Um edifício para abrigar as 40 mil obras da coleção pessoal de Guita e José Mindlin. Mais de 12 anos de construção. O resultado: um novo caminho na Universidade de São Paulo que une espaços e conhecimento

Um novo caminho no campus, 40 mil novos caminhos nas estantes. Foi assim, buscando unir a arquitetura aos desejos do bibliófilo José Mindlin de disponibilizar seu acervo ao público, que nasceu o projeto da Biblioteca Brasiliana, oficialmente inaugurada dia 23 de março de 2013 em São Paulo em um conjunto de edifícios assinados pelos arquitetos Eduardo de Almeida e Rodrigo Mindlin Loeb.

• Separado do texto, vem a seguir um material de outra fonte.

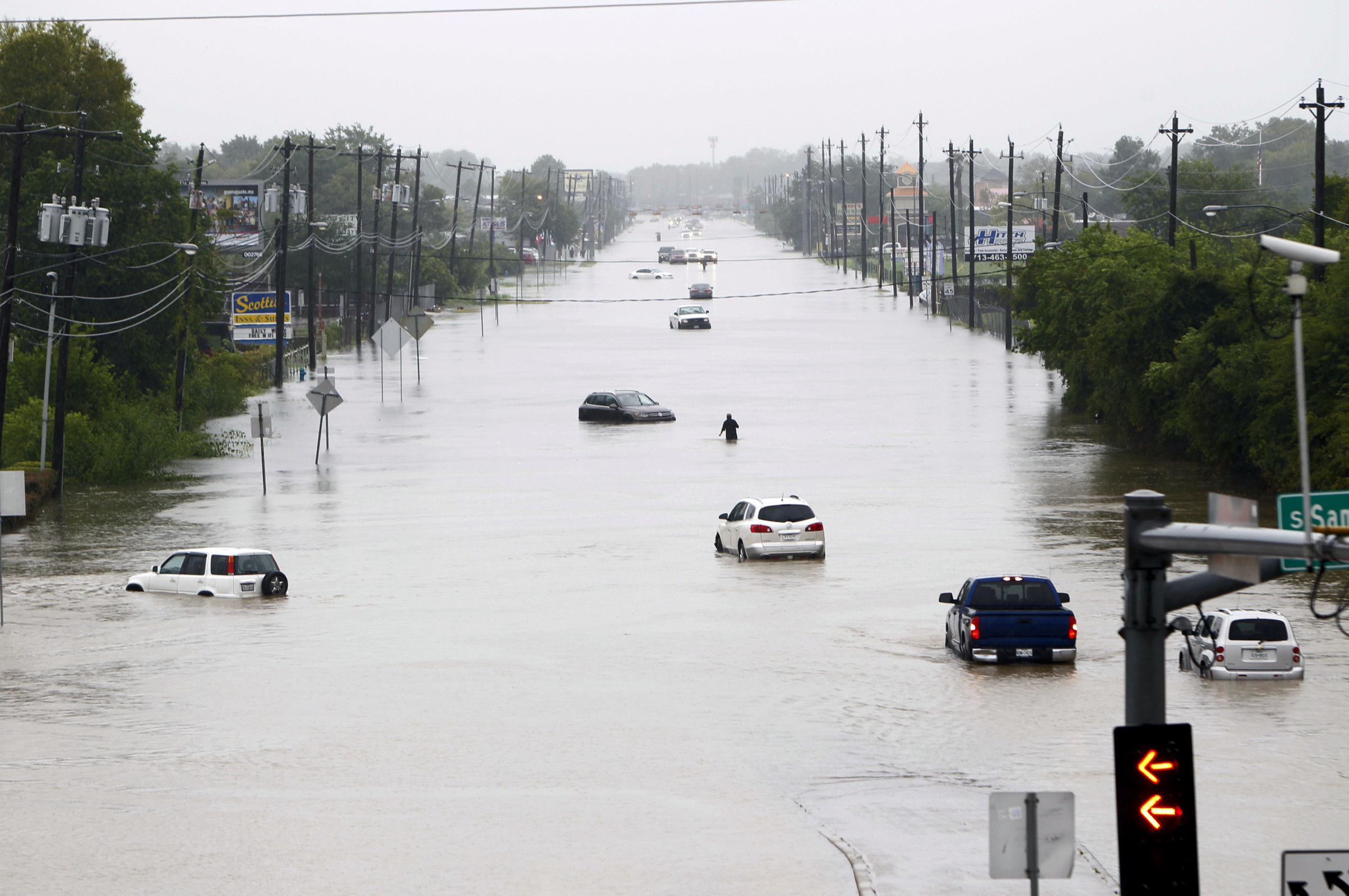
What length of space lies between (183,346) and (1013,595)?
144 feet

A Brasiliana agrega os acervos do Instituto de Estudos Brasileiros (IEB) da Universidade de São Paulo (USP) e da biblioteca pessoal de Guita e José Mindlin. O primeiro é um instituto interunidades criado pelo historiador Sérgio Buarque de Holanda em 1962, que contém obras raras e correspondências de vários autores seminais no País. O segundo é a famosa coleção do empresário e bibliófilo, que fundou a Metal Leve, e de Guita, sua esposa, composta por mais de 40 mil títulos doados à USP.

Essa reunião foi formalizada por um complexo de 22 mil m² divididos entre salas de acervo, consulta, administração e restauro das obras, salas de aula, auditório, livraria e café. Os acervos das duas bibliotecas permanecem separados, mas com acesso único feito por uma grande esplanada coberta.

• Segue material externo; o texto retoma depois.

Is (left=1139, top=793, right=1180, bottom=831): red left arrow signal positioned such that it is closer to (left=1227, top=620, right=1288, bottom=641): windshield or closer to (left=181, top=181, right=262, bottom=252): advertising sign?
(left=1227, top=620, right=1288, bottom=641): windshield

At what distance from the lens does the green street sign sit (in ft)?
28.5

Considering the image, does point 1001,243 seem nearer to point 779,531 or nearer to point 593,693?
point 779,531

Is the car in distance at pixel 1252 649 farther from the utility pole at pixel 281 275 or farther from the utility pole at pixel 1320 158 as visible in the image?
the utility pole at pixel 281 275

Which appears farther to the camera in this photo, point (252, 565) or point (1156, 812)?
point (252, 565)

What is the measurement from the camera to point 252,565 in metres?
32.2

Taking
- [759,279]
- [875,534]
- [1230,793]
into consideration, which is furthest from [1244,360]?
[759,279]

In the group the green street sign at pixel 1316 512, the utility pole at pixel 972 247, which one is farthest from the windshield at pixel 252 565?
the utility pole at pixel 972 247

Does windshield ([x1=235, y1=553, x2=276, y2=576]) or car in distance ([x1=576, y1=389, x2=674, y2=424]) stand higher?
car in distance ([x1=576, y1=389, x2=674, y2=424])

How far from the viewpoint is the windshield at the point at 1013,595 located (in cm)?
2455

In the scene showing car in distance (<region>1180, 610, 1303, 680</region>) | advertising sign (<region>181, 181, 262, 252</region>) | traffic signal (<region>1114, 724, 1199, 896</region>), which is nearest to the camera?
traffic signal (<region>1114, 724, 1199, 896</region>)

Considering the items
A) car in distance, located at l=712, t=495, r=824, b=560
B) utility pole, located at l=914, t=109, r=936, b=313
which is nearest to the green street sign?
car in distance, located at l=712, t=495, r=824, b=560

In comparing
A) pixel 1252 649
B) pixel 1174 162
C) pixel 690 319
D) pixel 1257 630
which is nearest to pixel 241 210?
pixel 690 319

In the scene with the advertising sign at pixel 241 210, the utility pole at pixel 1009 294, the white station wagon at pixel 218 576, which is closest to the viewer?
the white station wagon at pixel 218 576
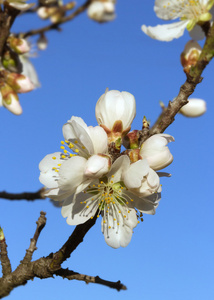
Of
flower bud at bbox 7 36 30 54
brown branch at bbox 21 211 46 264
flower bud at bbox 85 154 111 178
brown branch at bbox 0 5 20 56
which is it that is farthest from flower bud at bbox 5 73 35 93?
flower bud at bbox 85 154 111 178

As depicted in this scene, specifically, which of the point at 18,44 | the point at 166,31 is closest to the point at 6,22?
the point at 18,44

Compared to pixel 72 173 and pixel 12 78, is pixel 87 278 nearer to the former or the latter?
pixel 72 173

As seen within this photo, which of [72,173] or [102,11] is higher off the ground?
[102,11]

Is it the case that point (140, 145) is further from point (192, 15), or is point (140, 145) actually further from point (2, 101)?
point (2, 101)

Esse acesso é também conexão: une duas ruas, uma por onde se abre a maior parte das unidades do campus - letras, história, ciências sociais, arquitetura, engenharia - e outra onde estão os prédios administrativos da reitoria, os edifícios de habitação e o bandejão, o restaurante universitário.

Uma vez na esplanada, toma-se uma rua interna de circulação pelos programas do edifício, sejam os compartilhados, como o auditório - feito como um enorme tambor de concreto -, a livraria e cafeteria, sejam os programas de cada biblioteca. A via interna se articula de modos diferentes com cada acervo, refletindo as diferentes naturezas do sistema de acesso. O IEB tem uma biblioteca mais aberta ao público: pode-se de fato ter acesso aos originais mediante um trâmite rápido. Assim, as estantes de livros podem ser vistas desta rua interna, organizadas em linha junto com os outros programas que compõem a rotina do IEB: salas de aulas, reparos de livros e uma grande área de consulta, posicionada logo abaixo das lajes de acervo.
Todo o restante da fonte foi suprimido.